2. Significant Accounting Policies
A. Significant Accounting Policies:
1. Basis of Accounting
The financial statements are prepared under historical cost convention, ongoing concern concept and in compliance with the Companies(Accounting Standards) Rules, 2006 notified under section 211(3C) of the Companies Act, 1956 (the "Act read with the general circular 15/2013 dated 13th September 2013 of the Ministry of Corporate Affairs in respect of section'133 of Companies Act, 2013. The Company follows mercantile system of accounting and recognizes income and expenditure on accrual basis to the extent measurable and where there is certainty of ultimate realization in respect of incomes. Accounting policies not specifically referred to otherwise, are consistent and in consonance with the generally accepted accounting policies. The financial statements are presented in Indian rupees rounded off to the nearest rupees.
2. Fixed Assets
Fixed Assets are stated at cost, inclusive of incidental expenses related thereto and are net of cenvat credit less accumulated depreciation. The cost of the fixed assets comprises purchase price and any attributes cost of bringing the asset to its working condition for its intended use,
3. Use of Estimates
The preparation of the financial statements in conformity with generally accepted accounting principles requires the management to make estimates and assumptions that affect the reported amount of assets, Liabilities, revenues and expenses and disclosure of contingent liabilities on the date of the financial statements. The estimates and assumptions used in the accompanying financial statements are based upon management's evaluation of the relevant facts and circumstances as of the dates of the financial statements. Actual results could differ from the estimates and assumptions used in preparing the accompanying financial statement. Any revision to accounting estimates is recognized prospectively in current and future periods.
4. Depreciation
Depreciation on Fixed Assets is provided on the written-down-value method at the rates and in the manner prescribed under Schedule XIV to the Act. Depreciation on additions/ deletions to fixed assets is calculated pro-rata from/up to the date of such additions/ deletions.
5. Inventories
Inventories held under current assets are valued at cost or net realizable value, whichever is less. Cost is determined on weighted average basis.
Inventories of finished goods and work in progress held under current assets re valued at cost or net realizable value, whichever is less.
Inventories of stores and spares held under current assets re valued at cost or net realizable value, whichever is less.
6. Revenue recognition
Income from sale of goods is recognized on transfer of significant risks and rewards of ownership of the goods to the customer.
Revenues from other services are recognized pro-rata over the period of the contracts as and when services are rendered.
Interest income is recognized on lime proportion basis at contracted rate.
7. Mi.scelIaneous Expenditure
Preliminary expenses are written-off in ten equal annual installments.
8. Taxes on Income
(a) Current Year Income Tax:
Provision for current tax and fringe benefit tax is made considering various allowances and benefit available to the Company under the provisions of Income Tax Act, 1961.
(b) Deferred Income Tax
In accordance with Accounting Standard AS-22 "Accounting for Taxes on Income", deferred tax resulting from timing differences between book and tax profits are accounted for at tax rate substantially enacted by the Balance Sheet date to the extent the timing differences are expected to be crystallized.

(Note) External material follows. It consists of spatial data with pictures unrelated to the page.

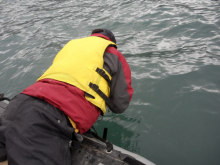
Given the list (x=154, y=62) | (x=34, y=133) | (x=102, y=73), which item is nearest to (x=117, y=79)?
(x=102, y=73)

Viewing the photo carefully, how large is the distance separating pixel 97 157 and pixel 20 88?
3.11 meters

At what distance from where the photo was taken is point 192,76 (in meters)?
3.82

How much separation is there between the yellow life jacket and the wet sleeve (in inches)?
3.7

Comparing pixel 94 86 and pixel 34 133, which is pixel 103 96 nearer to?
pixel 94 86

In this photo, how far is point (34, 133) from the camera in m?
1.46

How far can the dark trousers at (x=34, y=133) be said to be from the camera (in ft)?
4.53

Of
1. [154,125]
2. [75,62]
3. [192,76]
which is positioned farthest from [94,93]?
[192,76]

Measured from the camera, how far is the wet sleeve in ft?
7.64

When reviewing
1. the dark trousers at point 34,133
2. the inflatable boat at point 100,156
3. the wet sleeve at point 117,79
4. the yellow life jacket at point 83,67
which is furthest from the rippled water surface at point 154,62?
the dark trousers at point 34,133

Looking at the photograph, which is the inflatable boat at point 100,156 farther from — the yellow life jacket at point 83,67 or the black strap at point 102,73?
the black strap at point 102,73

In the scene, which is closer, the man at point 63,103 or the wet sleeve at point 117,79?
the man at point 63,103

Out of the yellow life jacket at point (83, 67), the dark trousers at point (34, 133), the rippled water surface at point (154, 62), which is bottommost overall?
the rippled water surface at point (154, 62)

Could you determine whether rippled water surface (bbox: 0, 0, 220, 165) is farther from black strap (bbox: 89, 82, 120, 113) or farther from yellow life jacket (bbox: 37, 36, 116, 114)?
yellow life jacket (bbox: 37, 36, 116, 114)

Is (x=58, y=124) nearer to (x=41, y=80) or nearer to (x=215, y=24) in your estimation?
(x=41, y=80)
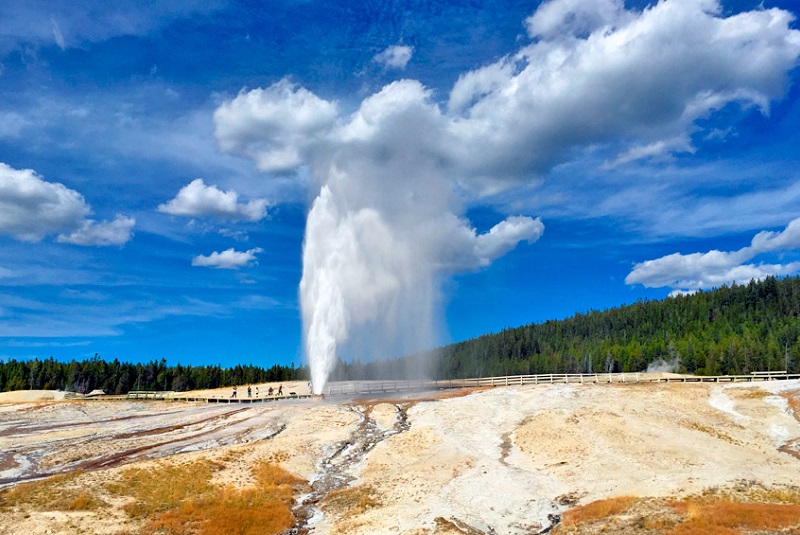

Deferred Tax Assets arising on account of carried forward losses and unabsorbed depreciation as per Income Tax Act, 1961 are recognized to the extent there is a virtual certainty' supported by convincing evidence that such assets will be realized.
9. Impairment of Assets
The Company assesses at each balance sheet date whether there is any' indication that an asset may be impaired. If any such indication exists, the Company estimates the recoverable amount of the asset. If such recoverable amount of the asset or recoverable amount of the cash generating unit to which the asset belongs is less than its carrying amount, the carrying amount is reduced to its recoverable amount. The reduction is treated as an impairment loss and is recognized in the Profit and Loss Account. If at the Balance Sheet date there is an indication that if a previously assessed impairment loss no longer exists, the recoverable amount is reassessed and the asset is reflected at the recoverable amount.
10. Employee benefits
Defined contribution plan
The Company contributes to recognized provident fund which is a defined contribution scheme, The contributions are accounted for an accrual basis and recognized in the statement of profit and loss.
11. Earnings per share
The Company reports basic and diluted earnings per share in accordance with Accounting Standards 20-Earnings per Share prescribed by the companies (Accounting Standards) Rules, 2006. Basic earnings per share are computed by dividing the net profit after tax by the weighted average number of the equity shares outstanding during the year.
Diluted earnings per share reflect the potential dilution that could occur if securities or other contracts to issue equity shares were exercised or converted during the year. Diluted earnings per share is computed by dividing the net profit after tax by weighted average number of equity shares and dilutive potential equity shares outstanding during the year.